Book: Blind Willow, Sleeping Woman
Author: Haruki Murakami
Publisher: Vintage Books
Publication Year: 2006
Number of pages: 436
My rating: 3/5
Looking back, I realised I was gifted this book way back in December last year. It has taken me about 7 months to finish reading it.
Why did it take me so long, you ask?
Well, this book was gifted to me by a very good friend. And I have always liked the writings of Haruki Murakami. These two reasons were good enough for me to soldier on and continue reading beyond the point where I usually would’ve given up.
And I was justly rewarded for my efforts. Some of the stories towards the end of the book are vintage Murakami: slightly weird, lots of fun and handsome amount of soul searching.
The first story in the book which made me feel this way was “Firefly”. I had almost told myself “I’m not going to read any more of this book if this story isn’t worth it.” And then, Murakami gave a glimpse of the kind of stories he can tell. At the end of this one, for example, you feel as if you’ve stopped at the finish line but the answer still lies somewhere in the distance: you’ve reached your destination but can only see the solution from afar.
He follows this up with, in my humble opinion, the best story in the book: The Chance Traveller. The serendipitous meeting between a gay piano tuner and an unhappy wife, along with the two curious incidents from the author’s own life, make for a beautiful story of love and connecting with the strange ways of the Universe.
It would be unfair to say that the next story, Hanalei Bay, is any less beautiful. It narrates the grief of a single mother who has lost her only son and what happens when she comes to the part of the world where he died.
The final two stories in the book, The Kidney-Shaped Stone That Moves Every Day and A Shinagawa Monkey, helped me to finish this book with a smile.
I wish I could say that for the rest of the stories. I was left bewildered by most of them and some of them seemed to end abruptly. Not that this isn’t what Murakami usually does. It felt like an artist had gone just that slight bit overboard and indulged himself in his fancies, leaving us who appreciate his art stranded on a different plane.
To summarise, I still love reading Haruki Murakami’s writings. He creates a world which is absurd and yet it brilliantly connects with the reader within me. Unfortunately, I think he overdid the randomness this time.
P.S. Nenette on Goodreads has done a story-by-story review and rating here. I think she has done a splendid job.
- “There are only three ways to get along with a girl: one, shut up and listen to what she has to say; two, tell her you like what she’s wearing; and three, treat her to really good food.

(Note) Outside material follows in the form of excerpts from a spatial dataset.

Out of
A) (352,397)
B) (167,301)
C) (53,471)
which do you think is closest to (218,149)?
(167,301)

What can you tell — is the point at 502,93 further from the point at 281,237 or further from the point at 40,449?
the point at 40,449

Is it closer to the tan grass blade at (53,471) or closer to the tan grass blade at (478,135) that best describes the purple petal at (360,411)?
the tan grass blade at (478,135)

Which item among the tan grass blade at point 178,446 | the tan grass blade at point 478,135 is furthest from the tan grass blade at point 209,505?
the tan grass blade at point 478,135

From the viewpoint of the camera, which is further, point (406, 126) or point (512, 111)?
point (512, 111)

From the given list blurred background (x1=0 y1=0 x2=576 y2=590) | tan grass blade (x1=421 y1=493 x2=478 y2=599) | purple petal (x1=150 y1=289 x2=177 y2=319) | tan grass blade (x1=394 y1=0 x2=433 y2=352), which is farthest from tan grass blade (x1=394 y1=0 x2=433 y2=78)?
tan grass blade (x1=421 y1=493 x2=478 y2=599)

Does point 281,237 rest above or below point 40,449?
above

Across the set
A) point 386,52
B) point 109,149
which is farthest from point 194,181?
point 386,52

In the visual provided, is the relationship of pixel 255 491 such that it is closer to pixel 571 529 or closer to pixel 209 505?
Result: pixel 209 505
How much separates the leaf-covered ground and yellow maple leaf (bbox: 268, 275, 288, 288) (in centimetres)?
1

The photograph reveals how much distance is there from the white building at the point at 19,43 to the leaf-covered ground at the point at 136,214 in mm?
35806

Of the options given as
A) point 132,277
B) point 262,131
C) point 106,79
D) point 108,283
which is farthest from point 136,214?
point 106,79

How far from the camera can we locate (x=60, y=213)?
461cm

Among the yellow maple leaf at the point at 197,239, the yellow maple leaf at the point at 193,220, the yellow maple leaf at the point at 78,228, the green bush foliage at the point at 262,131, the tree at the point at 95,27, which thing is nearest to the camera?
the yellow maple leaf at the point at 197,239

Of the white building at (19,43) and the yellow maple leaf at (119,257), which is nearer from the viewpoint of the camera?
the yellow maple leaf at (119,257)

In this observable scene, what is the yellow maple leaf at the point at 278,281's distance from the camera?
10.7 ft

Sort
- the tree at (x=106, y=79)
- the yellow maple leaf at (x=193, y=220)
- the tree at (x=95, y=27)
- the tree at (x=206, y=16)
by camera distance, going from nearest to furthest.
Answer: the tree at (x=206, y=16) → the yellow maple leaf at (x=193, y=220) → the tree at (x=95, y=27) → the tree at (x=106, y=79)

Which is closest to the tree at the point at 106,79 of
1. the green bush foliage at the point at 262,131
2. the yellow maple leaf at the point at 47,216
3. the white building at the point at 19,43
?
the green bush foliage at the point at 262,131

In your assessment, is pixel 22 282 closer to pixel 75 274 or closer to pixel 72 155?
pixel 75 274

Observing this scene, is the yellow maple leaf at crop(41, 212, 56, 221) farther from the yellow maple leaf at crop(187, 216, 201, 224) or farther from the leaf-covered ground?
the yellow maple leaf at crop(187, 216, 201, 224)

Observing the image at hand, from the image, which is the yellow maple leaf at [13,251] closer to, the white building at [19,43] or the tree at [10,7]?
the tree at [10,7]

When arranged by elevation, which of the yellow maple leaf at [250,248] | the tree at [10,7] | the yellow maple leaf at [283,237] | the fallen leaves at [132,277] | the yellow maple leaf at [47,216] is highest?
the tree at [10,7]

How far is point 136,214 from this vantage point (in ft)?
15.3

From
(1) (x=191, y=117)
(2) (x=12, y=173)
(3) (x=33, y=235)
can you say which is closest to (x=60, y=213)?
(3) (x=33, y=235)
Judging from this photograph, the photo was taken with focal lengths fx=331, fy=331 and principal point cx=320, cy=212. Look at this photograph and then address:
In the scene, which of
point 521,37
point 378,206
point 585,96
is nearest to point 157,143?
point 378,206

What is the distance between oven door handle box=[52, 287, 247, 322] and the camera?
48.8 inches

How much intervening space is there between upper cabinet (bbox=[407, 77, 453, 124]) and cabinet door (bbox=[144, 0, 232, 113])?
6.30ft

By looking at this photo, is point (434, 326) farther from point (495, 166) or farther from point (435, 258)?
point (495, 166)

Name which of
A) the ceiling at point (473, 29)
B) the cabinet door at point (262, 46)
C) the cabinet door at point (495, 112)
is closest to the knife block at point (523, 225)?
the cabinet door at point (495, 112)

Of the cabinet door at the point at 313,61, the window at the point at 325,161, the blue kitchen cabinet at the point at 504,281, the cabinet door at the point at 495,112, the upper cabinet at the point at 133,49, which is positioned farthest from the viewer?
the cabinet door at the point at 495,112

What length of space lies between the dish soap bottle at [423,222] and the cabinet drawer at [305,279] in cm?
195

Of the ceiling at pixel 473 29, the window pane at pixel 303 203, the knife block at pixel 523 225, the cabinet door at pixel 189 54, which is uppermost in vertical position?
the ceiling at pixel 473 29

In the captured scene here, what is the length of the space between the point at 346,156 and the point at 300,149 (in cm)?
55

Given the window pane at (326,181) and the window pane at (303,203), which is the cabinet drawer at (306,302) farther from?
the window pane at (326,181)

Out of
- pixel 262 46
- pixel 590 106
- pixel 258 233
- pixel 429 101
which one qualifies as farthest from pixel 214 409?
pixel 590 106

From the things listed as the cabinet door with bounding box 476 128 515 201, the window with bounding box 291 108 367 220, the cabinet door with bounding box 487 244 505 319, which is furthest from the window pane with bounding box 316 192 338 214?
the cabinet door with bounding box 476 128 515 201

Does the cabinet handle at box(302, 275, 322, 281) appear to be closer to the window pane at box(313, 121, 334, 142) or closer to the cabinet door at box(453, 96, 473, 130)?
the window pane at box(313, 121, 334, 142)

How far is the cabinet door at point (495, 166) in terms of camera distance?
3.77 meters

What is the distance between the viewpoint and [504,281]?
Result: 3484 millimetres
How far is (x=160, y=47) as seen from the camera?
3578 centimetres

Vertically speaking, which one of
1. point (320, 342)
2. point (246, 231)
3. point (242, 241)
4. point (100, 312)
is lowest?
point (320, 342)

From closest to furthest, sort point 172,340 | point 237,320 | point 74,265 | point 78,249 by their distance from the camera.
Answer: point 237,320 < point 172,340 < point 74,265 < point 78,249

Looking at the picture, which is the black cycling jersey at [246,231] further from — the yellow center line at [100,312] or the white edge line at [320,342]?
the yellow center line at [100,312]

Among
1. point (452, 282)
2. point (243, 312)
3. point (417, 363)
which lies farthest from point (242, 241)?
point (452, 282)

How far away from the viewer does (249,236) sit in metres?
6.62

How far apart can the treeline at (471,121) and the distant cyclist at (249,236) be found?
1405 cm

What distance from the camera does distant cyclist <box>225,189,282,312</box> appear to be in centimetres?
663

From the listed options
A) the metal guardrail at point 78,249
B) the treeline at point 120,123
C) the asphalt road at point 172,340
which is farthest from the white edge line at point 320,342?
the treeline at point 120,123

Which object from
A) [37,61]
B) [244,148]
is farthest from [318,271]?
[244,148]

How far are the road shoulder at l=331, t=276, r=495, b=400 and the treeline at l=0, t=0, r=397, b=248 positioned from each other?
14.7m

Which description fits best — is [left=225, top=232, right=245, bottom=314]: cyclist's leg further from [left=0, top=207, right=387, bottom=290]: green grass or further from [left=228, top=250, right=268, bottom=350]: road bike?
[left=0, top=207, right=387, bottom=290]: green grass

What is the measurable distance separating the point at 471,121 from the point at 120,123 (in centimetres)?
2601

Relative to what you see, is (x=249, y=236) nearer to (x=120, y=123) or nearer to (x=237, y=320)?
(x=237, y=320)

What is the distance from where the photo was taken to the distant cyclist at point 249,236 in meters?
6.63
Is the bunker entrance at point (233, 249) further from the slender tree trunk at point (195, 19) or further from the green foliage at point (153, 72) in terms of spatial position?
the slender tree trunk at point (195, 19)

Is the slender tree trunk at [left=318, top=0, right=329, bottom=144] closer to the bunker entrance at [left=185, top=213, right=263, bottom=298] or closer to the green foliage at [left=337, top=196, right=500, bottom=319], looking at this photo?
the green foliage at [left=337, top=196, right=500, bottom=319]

Easy, eh?”
- “Your work should be an act of love, not a marriage of convenience.”
- This chap Murakami has certainly had some weird sexual experiences. Look at all the ways in which he talks about it. Not judging him. Just an observation.
Update on 6 Aug 2015: I have stumbled upon the The Best Way to Read Haruki Murakami. Those who want to get started with Murakami or want to figure out their way through this man’s works must give this post by Book Oblivion/Jessica a look. Happy navigating!